- Paper Report
- Open Access
Ramipril reduces mortality in patients at high risk of heart failure
- Adrian Steele
© Current Science Ltd 1999
- Published: 14 December 1999
- ACE inhibitor
- cardiovascular mortality
- randomised controlled trial
ACE inhibitors improve outcome in patients with low ejection fraction, heart failure and following myocardial infarction. There has been uncertainty concerning their benefit to patients at high risk of coronary artery disease.
The aim of this study was to assess the effect of ramipril in a broader group of patients with, or at high risk of, cardiovascular disease but without known heart failure or low ejection fraction.
The study was a double blind randomised comparison of ramipril (10 mg per day) vs placebo. Patients over 55 years of age with known coronary artery disease, stroke, or peripheral vascular disease or with diabetes and one major risk factor were included. Patients who were taking an ACE inhibitor, or who had impaired left ventricular function or other indication for an ACE inhibitor, were excluded. Primary end-points were the occurrence of myocardial infarction, stroke or death from cardiovascular causes. The secondary end-points included death from any cause and manifestations of worsening coronary artery disease.

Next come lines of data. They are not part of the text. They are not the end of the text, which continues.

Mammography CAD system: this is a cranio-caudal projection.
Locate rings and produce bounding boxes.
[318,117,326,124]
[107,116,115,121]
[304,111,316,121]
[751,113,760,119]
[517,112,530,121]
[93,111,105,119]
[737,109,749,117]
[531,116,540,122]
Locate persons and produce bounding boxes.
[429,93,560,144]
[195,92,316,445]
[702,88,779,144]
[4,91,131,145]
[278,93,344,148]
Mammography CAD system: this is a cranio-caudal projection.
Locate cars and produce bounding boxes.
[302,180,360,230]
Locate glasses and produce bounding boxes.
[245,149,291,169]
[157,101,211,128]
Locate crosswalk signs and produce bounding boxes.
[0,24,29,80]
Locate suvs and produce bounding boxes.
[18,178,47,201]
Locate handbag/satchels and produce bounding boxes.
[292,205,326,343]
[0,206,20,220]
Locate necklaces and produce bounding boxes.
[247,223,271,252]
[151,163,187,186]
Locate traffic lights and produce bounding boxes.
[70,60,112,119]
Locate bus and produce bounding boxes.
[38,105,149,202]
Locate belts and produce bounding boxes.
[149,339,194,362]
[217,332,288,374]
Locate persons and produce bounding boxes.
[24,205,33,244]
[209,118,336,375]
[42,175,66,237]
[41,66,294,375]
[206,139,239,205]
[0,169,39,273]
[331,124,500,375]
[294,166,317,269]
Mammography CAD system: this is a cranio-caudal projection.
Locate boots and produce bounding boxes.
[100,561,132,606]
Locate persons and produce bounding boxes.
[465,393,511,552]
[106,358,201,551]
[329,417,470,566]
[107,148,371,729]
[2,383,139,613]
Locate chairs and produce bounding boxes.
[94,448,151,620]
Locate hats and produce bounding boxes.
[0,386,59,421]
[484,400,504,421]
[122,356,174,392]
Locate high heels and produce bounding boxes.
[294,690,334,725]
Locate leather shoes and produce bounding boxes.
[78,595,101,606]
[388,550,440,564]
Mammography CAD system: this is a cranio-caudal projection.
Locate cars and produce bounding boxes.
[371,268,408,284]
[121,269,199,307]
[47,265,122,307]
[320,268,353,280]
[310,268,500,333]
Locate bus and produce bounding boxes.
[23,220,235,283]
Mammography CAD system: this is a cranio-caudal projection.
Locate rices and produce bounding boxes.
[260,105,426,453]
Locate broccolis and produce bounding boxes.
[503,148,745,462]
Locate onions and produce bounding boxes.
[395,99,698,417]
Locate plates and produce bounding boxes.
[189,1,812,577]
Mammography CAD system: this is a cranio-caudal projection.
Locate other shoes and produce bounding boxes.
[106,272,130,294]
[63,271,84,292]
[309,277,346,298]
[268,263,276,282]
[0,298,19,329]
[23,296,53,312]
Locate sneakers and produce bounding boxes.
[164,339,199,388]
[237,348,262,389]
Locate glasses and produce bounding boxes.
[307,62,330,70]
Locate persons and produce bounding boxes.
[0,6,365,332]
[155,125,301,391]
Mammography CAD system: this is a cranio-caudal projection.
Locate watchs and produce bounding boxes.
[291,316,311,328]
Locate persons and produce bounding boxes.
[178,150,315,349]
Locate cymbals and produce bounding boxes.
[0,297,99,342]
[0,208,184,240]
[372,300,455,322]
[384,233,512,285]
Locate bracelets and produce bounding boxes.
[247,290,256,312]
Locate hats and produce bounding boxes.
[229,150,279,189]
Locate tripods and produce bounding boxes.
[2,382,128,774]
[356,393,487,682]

Patient groups were well matched at baseline. Follow-up was for up to 4 years. In total, 653 patients (14.1 %) reached a primary end-point in the ramipril group, compared with 824 in the placebo group (17.7 %; relative risk = 0.78; 95% CI 0.70 - 0.86; p< 0.0001). There were also highly significant reductions in deaths from cardiovascular causes (6.1 % vs 8.l %), any cause (10.4 % vs 12.2 %) and in myocardial infarctions, cardiac arrests and a number of other secondary end-points.
The magnitude of benefit of ramipril in this broad group of patients is comparable to that from other interventions such as aspirin, beta-blockers and lipid lowering agents. The benefit was not explained by reduction in blood pressure: direct effects of ACE inhibition on the heart and vasculature are possible explanations. The result is unlikely to have been affected by the inclusion of patients with undiagnosed left ventricular dysfunction.